Task: Each entry should be set down again verbatim, with the images omitted.

[Opening Data in this exercise section]

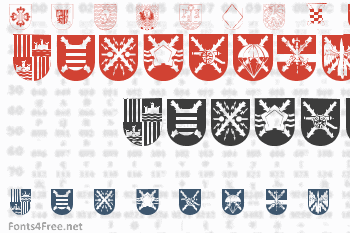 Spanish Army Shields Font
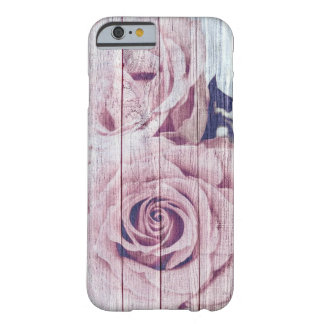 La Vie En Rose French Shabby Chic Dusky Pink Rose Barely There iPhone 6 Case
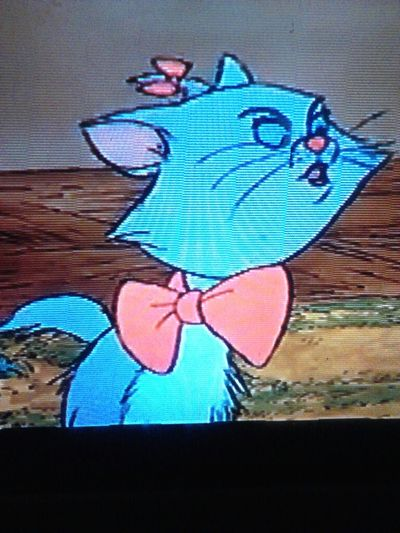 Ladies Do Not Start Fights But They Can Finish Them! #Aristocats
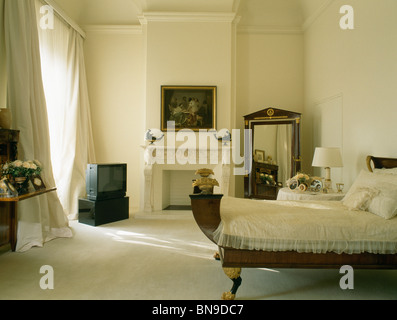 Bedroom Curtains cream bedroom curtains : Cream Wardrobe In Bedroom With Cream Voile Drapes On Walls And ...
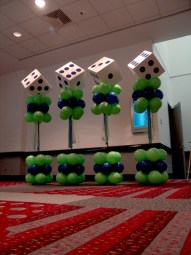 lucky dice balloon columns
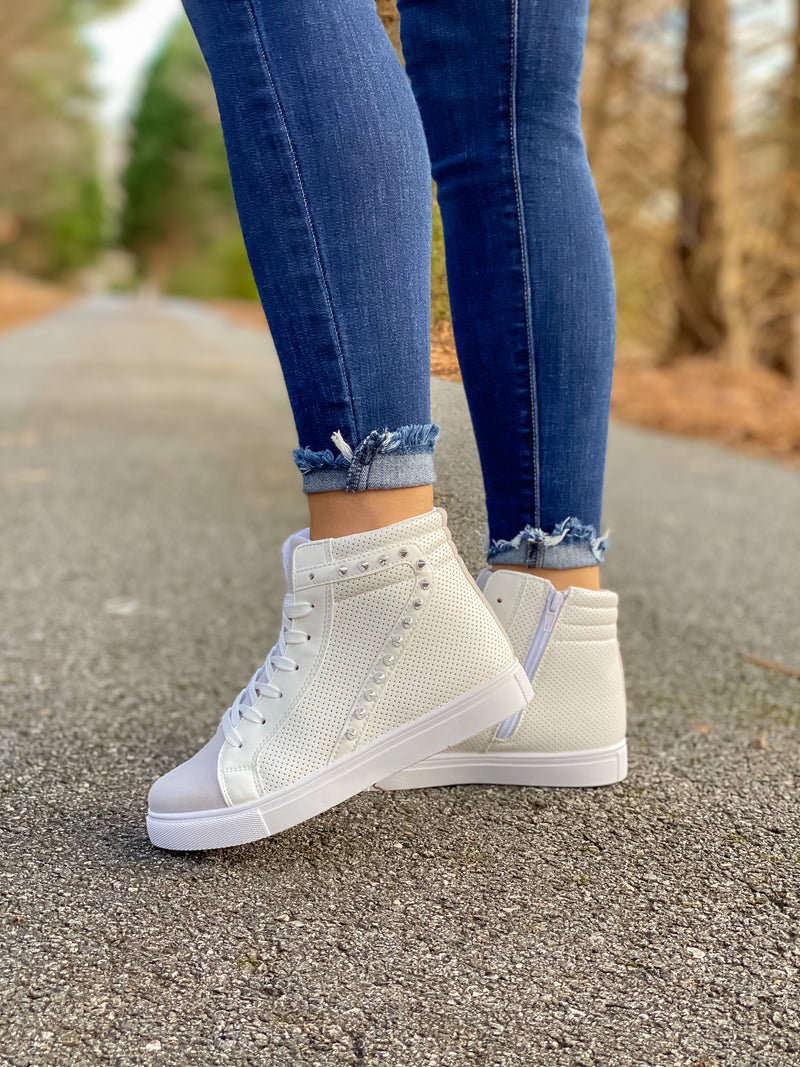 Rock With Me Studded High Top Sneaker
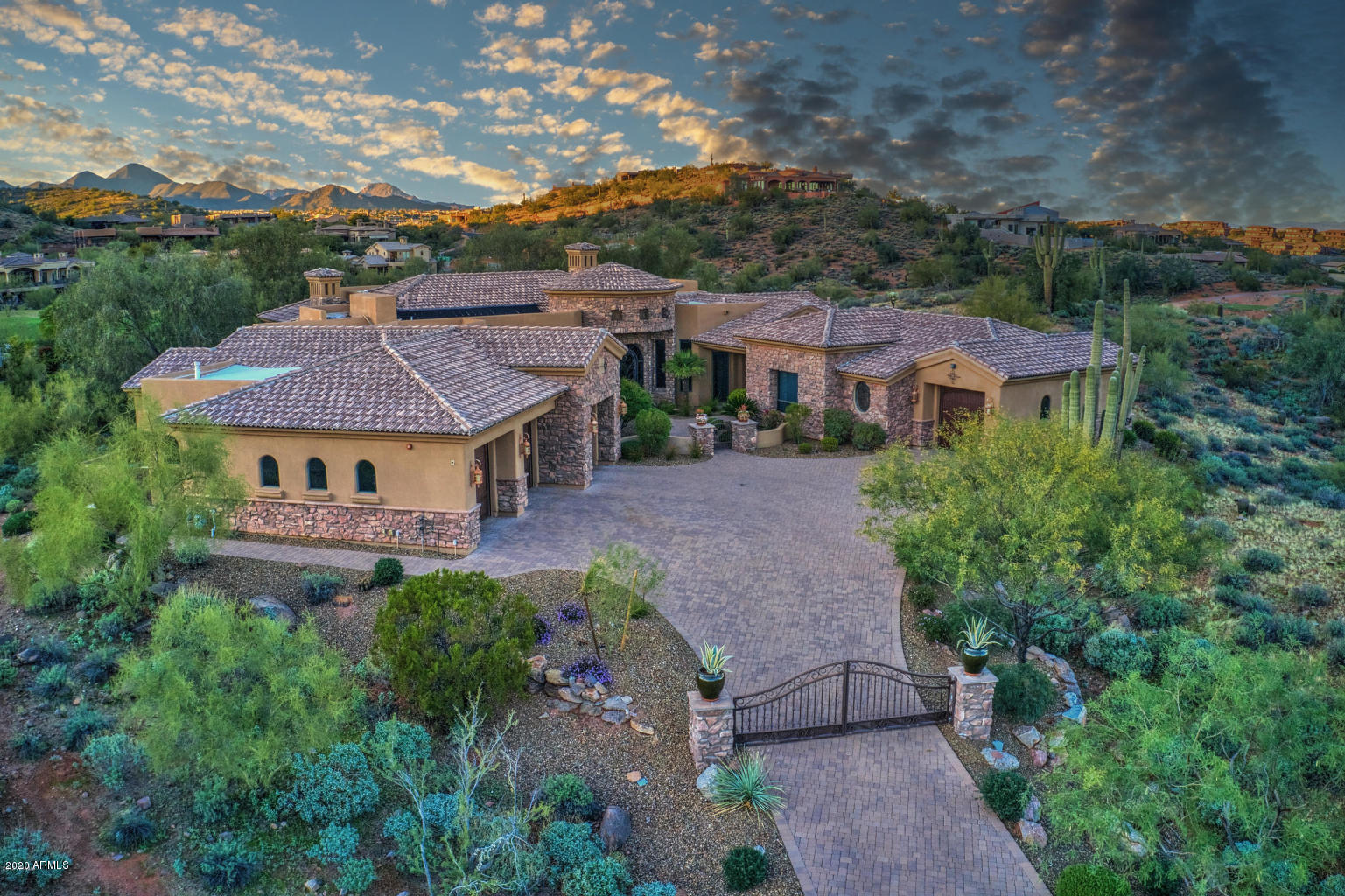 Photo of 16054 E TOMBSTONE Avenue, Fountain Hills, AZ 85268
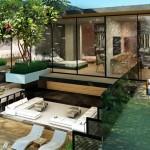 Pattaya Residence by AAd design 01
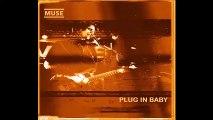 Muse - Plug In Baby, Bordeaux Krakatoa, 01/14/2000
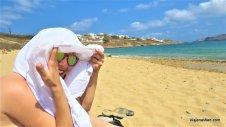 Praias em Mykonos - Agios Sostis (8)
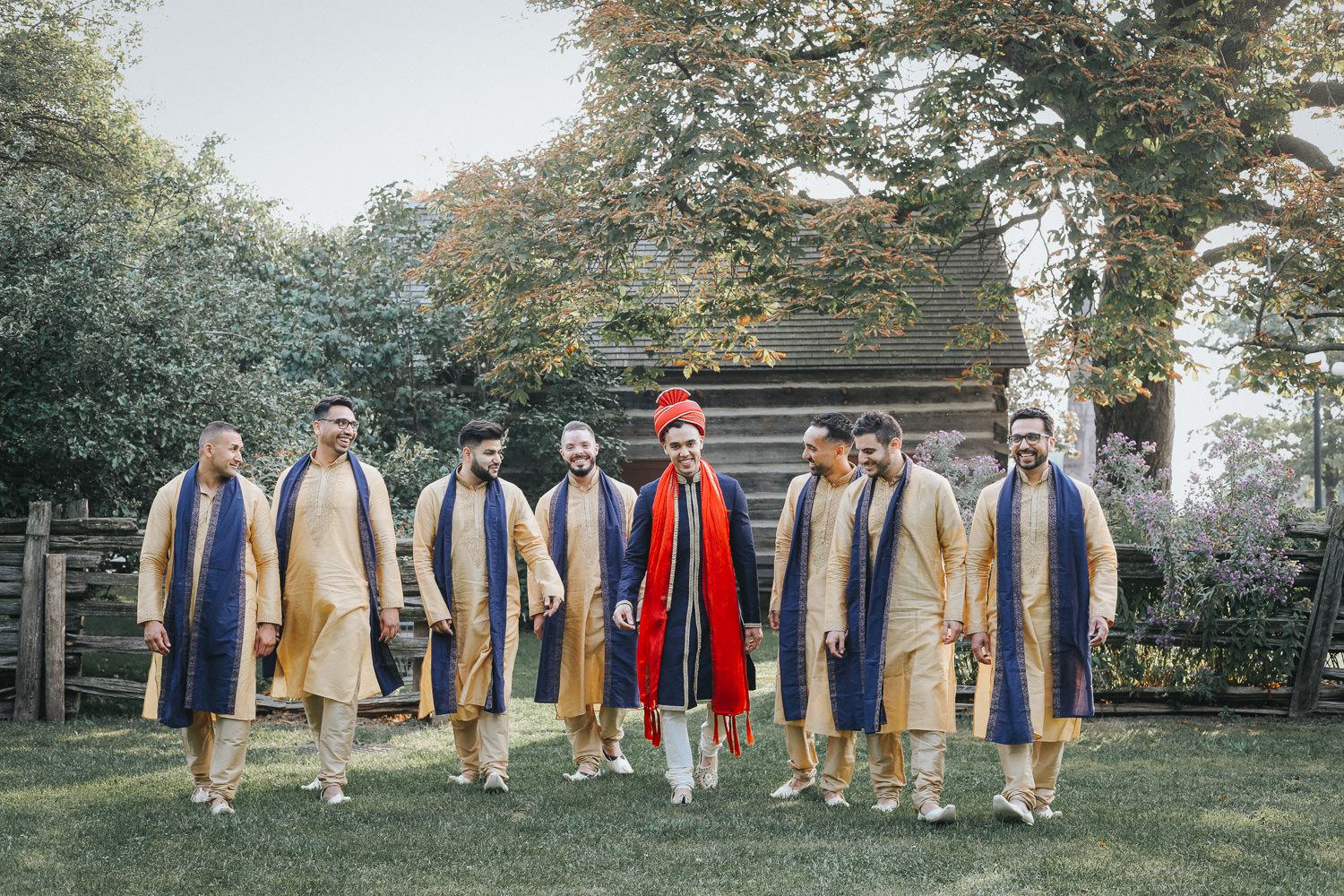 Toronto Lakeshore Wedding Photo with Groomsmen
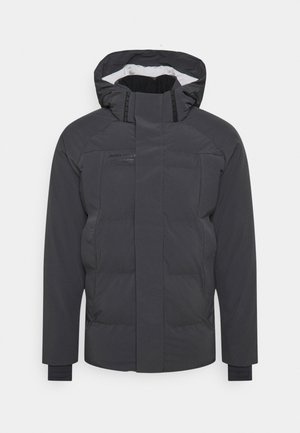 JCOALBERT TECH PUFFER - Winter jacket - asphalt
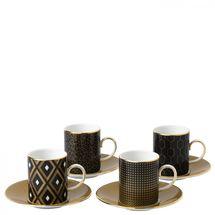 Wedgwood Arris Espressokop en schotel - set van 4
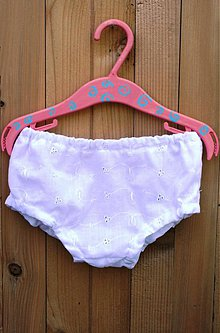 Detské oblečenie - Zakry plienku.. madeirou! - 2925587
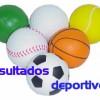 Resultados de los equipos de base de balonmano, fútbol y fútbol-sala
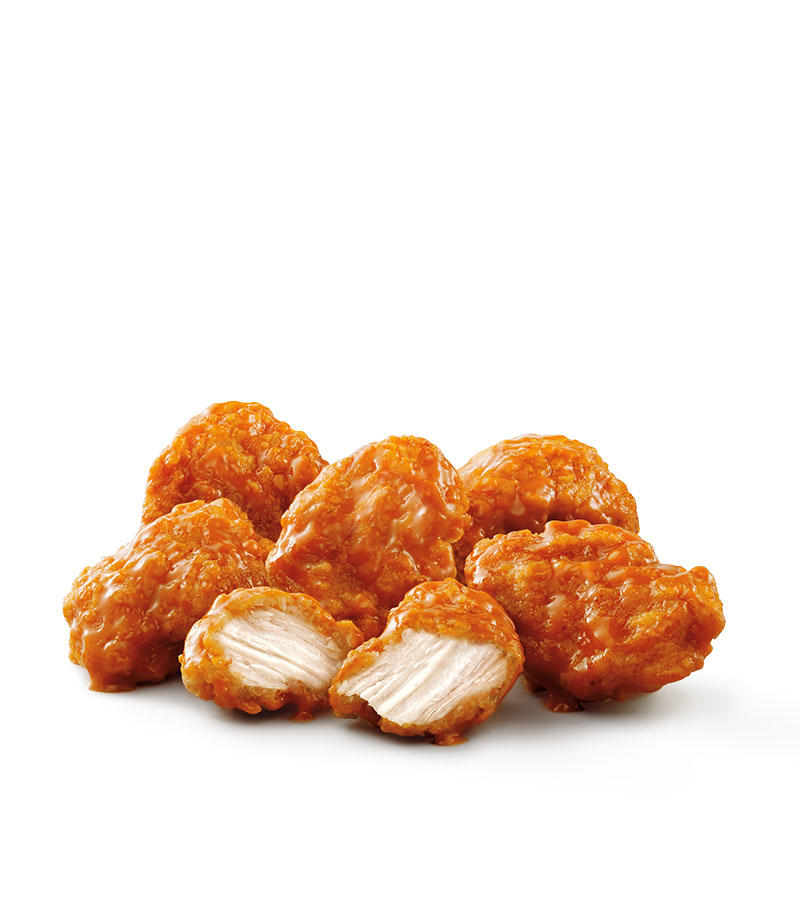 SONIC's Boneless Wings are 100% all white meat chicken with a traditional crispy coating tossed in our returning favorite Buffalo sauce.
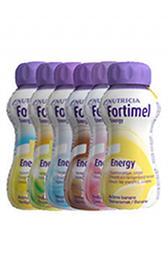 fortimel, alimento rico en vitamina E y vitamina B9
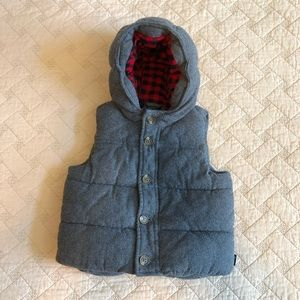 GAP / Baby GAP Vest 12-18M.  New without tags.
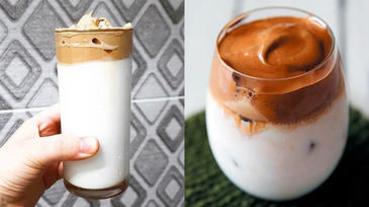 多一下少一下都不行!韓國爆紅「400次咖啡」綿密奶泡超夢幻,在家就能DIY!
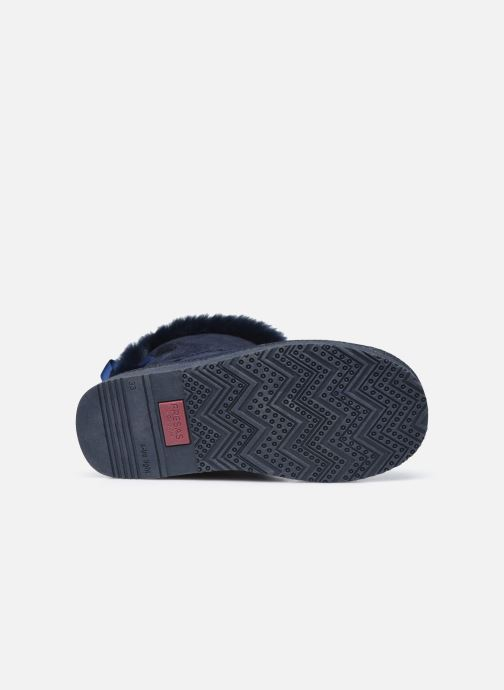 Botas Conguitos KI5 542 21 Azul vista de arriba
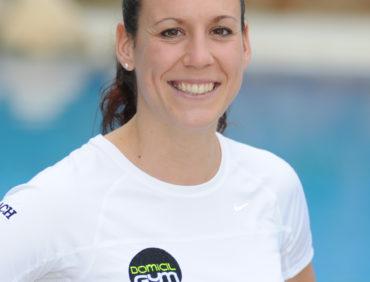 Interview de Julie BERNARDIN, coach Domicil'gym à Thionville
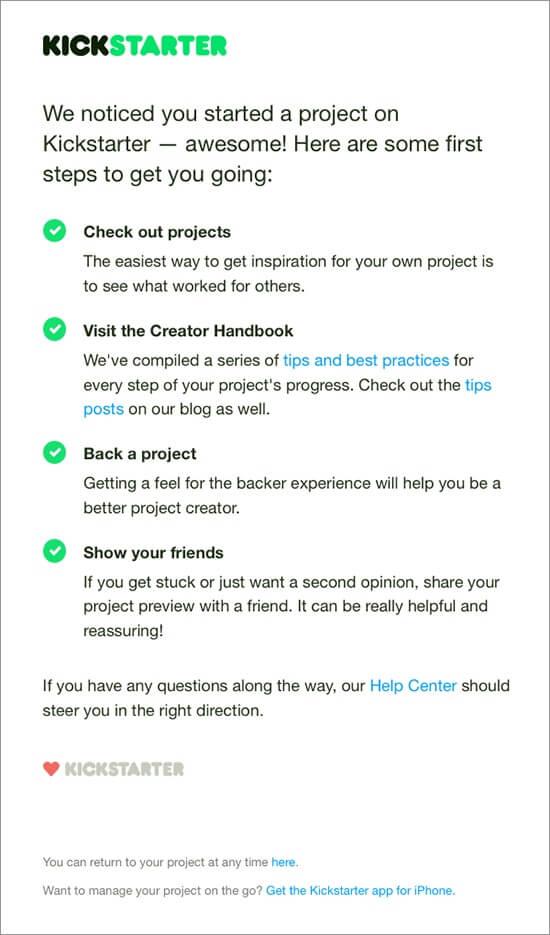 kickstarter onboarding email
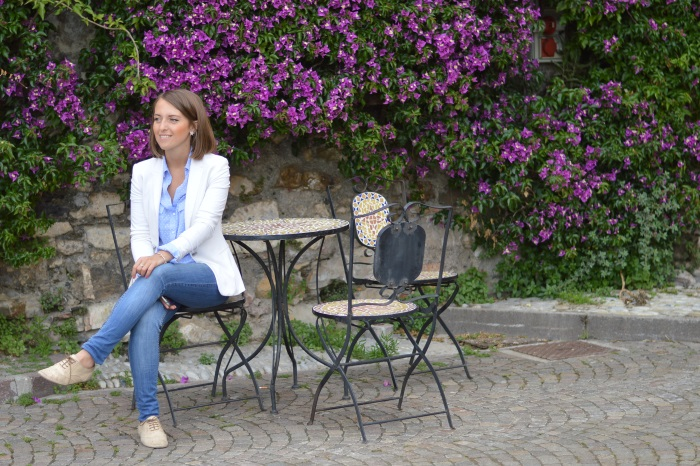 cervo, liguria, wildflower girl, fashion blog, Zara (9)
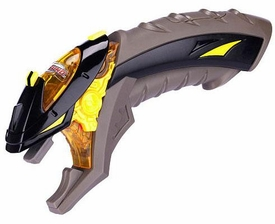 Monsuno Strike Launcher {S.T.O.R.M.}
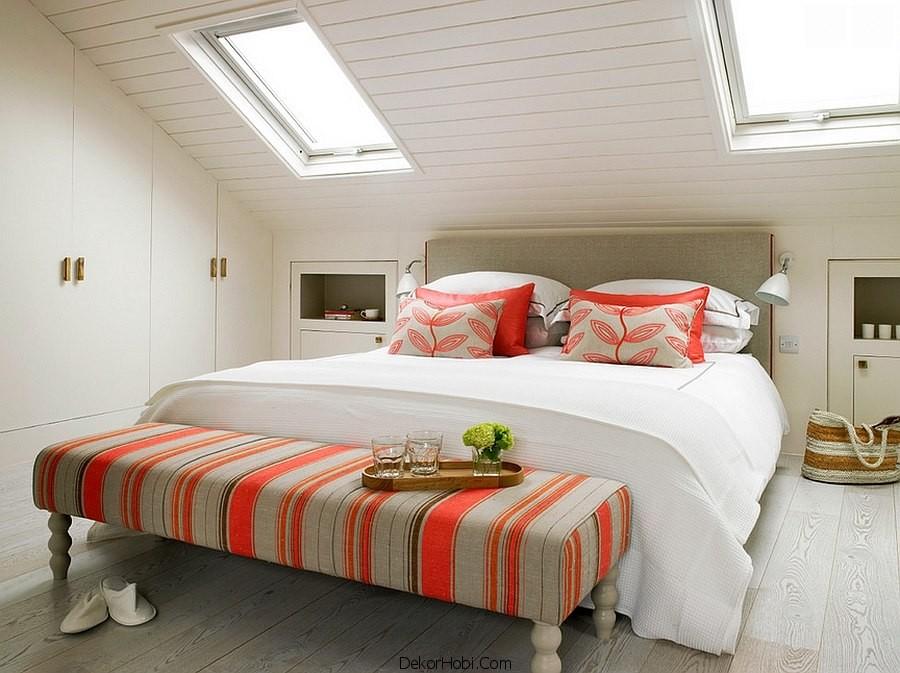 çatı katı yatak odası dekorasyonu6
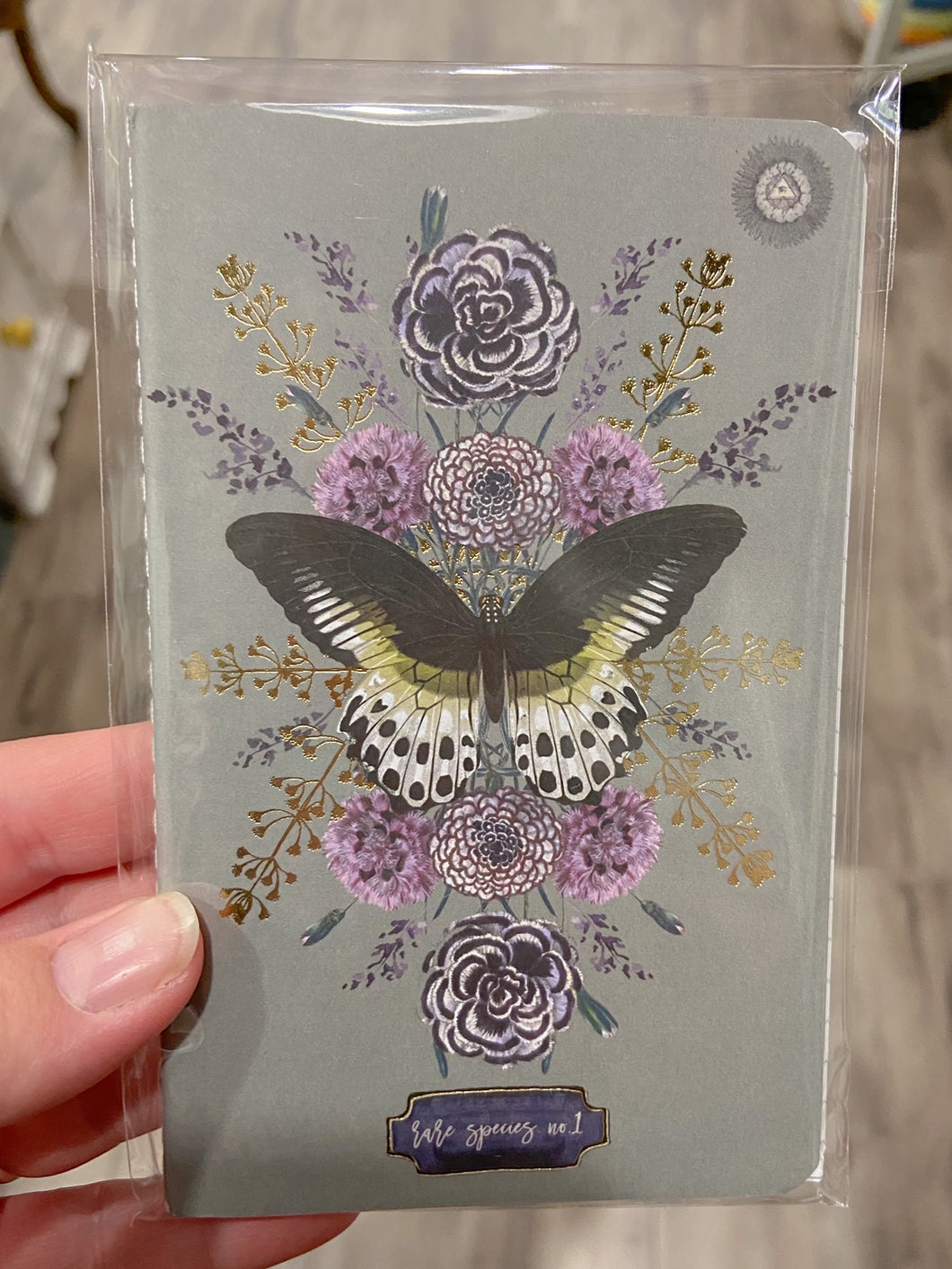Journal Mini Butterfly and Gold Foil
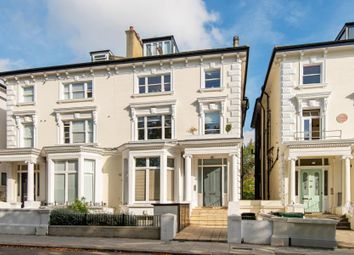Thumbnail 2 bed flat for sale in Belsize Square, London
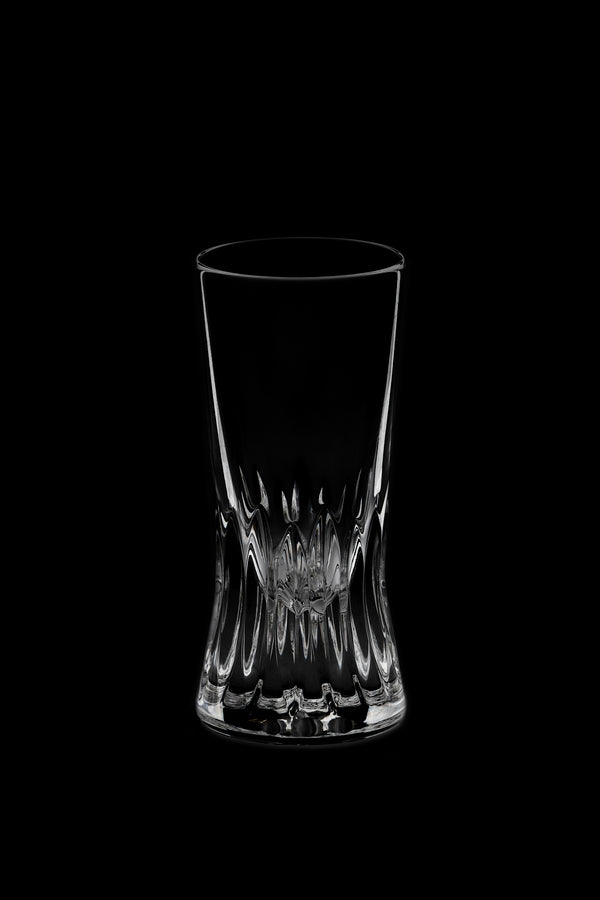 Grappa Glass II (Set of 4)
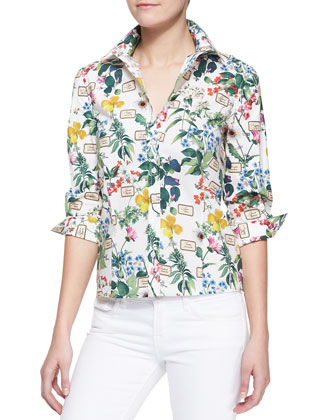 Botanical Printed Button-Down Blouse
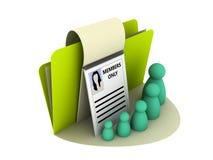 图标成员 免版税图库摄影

[Closing Data in this exercise section]

Solution for this exercise:
 Spanish Army Shields Font
 La Vie En Rose French Shabby Chic Dusky Pink Rose Barely There iPhone 6 Case
 Ladies Do Not Start Fights But They Can Finish Them! #Aristocats
 Bedroom Curtains cream bedroom curtains : Cream Wardrobe In Bedroom With Cream Voile Drapes On Walls And ...
 lucky dice balloon columns
 Rock With Me Studded High Top Sneaker
 Photo of 16054 E TOMBSTONE Avenue, Fountain Hills, AZ 85268
 Pattaya Residence by AAd design 01
 Muse - Plug In Baby, Bordeaux Krakatoa, 01/14/2000
 Praias em Mykonos - Agios Sostis (8)
 Toronto Lakeshore Wedding Photo with Groomsmen
 JCOALBERT TECH PUFFER - Winter jacket - asphalt
 Wedgwood Arris Espressokop en schotel - set van 4
 Detské oblečenie - Zakry plienku.. madeirou! - 2925587
 Resultados de los equipos de base de balonmano, fútbol y fútbol-sala
 SONIC's Boneless Wings are 100% all white meat chicken with a traditional crispy coating tossed in our returning favorite Buffalo sauce.
 fortimel, alimento rico en vitamina E y vitamina B9
 GAP / Baby GAP Vest 12-18M.  New without tags.
 多一下少一下都不行!韓國爆紅「400次咖啡」綿密奶泡超夢幻,在家就能DIY!
 Botas Conguitos KI5 542 21 Azul vista de arriba
 Interview de Julie BERNARDIN, coach Domicil'gym à Thionville
 kickstarter onboarding email
 cervo, liguria, wildflower girl, fashion blog, Zara (9)
 Monsuno Strike Launcher {S.T.O.R.M.}
 çatı katı yatak odası dekorasyonu6
Journal Mini Butterfly and Gold Foil
Thumbnail 2 bed flat for sale in Belsize Square, London
 Grappa Glass II (Set of 4)
 Botanical Printed Button-Down Blouse
 图标成员 免版税图库摄影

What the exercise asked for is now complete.